TELLING IT AS IT IS

Blame your mum, not the devil

In Summary

• It is easy to blame the devil, instead of just accepting people for who they are. People are just people. Men more so.

• If you did not listen to him when he said or showed you who he was, do not look for the devil in me.

I have been accused of being many things since I started calling things what they are, but this one takes the cake. Last week someone said to me that I am being used by the devil.

I was told, nay, warned not to ‘allow’ the devil to open doors in my life. Listen, if you have the luxury of fearing the devil then you have not suffered. Suffering is an awakening. The devil could walk into my house and I would be annoyed that he did not remove his shoes or he banged my door.

Most of the things we suffer, we suffer because of denial and blame games. We refuse to see what is in front of us and then because we cannot will (we no longer wish for things) it away, we start blaming the devil. We are so good at doing this. You cannot blame the devil for the things that you do or the things you drive people to do or the things human beings want to do.

 
 

Someone reminded me of Maya Angelou’s famous quote, when someone shows you who they are, believe them. It has nothing to do with this devil you popularise. Me writing about the here and now and how best to cope will not make your husbands less or more promiscuous and or polygamous, they will just continue being themselves. If you did not listen to him when he said or showed you who he was, do not look for the devil in me. I might dance with him but he cannot use me.

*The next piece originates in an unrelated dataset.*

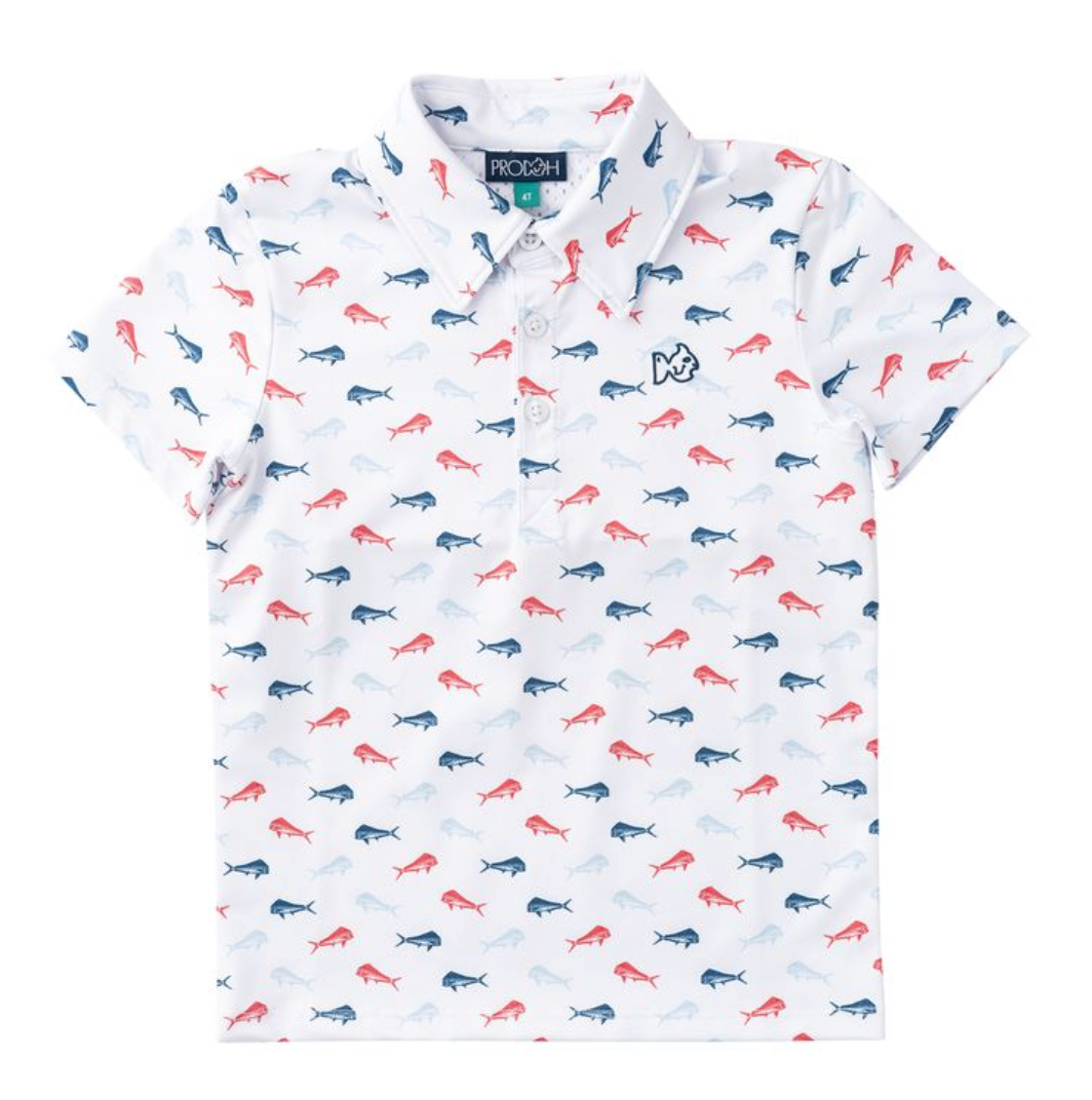 Short Sleeve Pro Performance Polo - Americana Fish Print from Anderson Parker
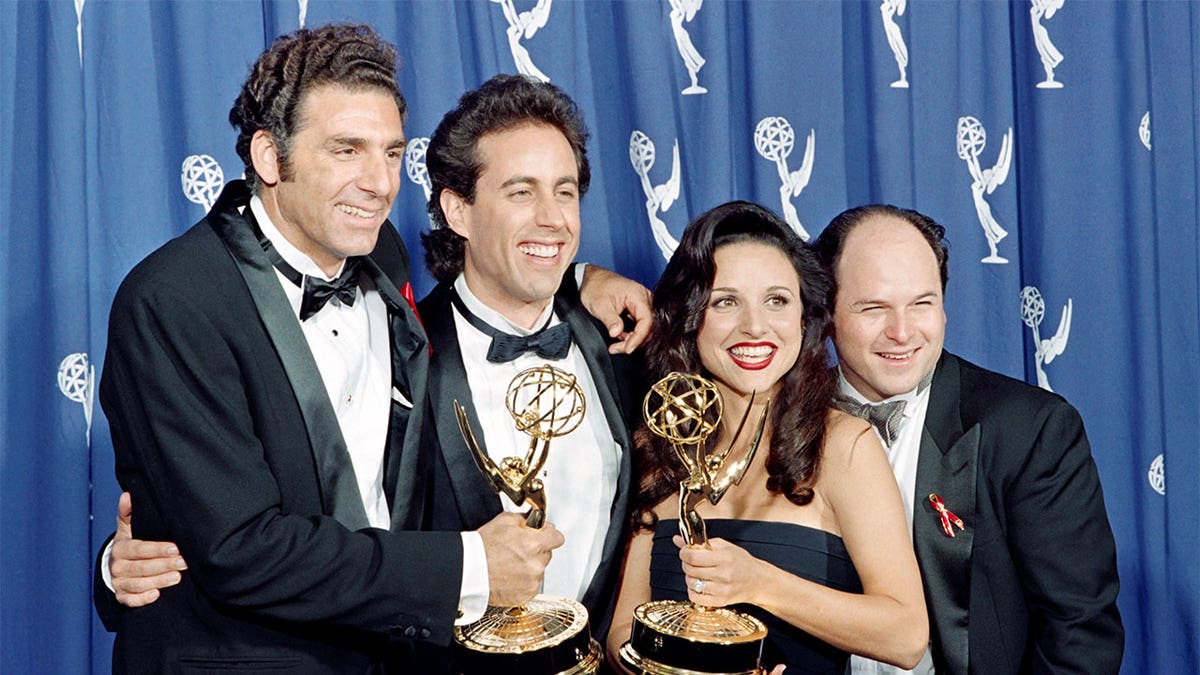 "Seinfeld" cast at Emmy Awards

At the same time, I get it. I get that blame games are a way of coping. Coping with guilt, coping with disappointment. Stop blaming the devil though, it is our mothers we should blame. For the disappointment. I know Mother’s Day is approaching and we should say only good things about our mothers. They let us down though, they did not prepare us for relationships.

I know Mother’s Day is approaching and we should say only good things about our mothers. They let us down though, they did not prepare us for relationships. The real part of it.

The real part of it. We were told as girls not to be lazy, be very clean, cook well, look good, do not have headaches, have smart and quiet children and to pray a lot and your relationship or marriage will be good. In short, do the right thing and all will be well. And we did the right things, and more, and yet he still cheated with the cross-eyed girl with the onion body shape, even after you went to the gym after the babies.

He preferred to sleep in a dingy lodging, even fall out of the window and break some bones, when you lived in an apartment with an elevator. It is easy to blame the devil, instead of just accepting people for who they are. People are just people. Men more so. No outside force can really make someone do what they do not want to do. If you have ever had a toddler, you know we start doing what we want very early. Get over the disappointment. It is what it is, he is who he is.

Then there are the guilty ones who would rather blame the devil than own up to their history. Maybe because they think history repeats itself. It does. So you would rather call history a devil then use everything to try and kill this imaginary devil that you see everywhere.

Many, so many women started off as side chicks and mpangos then somewhere along the line the wife seat either fell vacant or you overthrew the reigning queen. Now you are here fighting your roots. You made the bed, just lie in it. The devil is not here.

Religion is truly an opium. We would rather be high than deal with things as they are. My philosophy is be present, accept the situation, cope the best way possible. You only have the one life, and if you do it right, you get to be an ancestor. Do not spend your life in misery with an imaginary devil.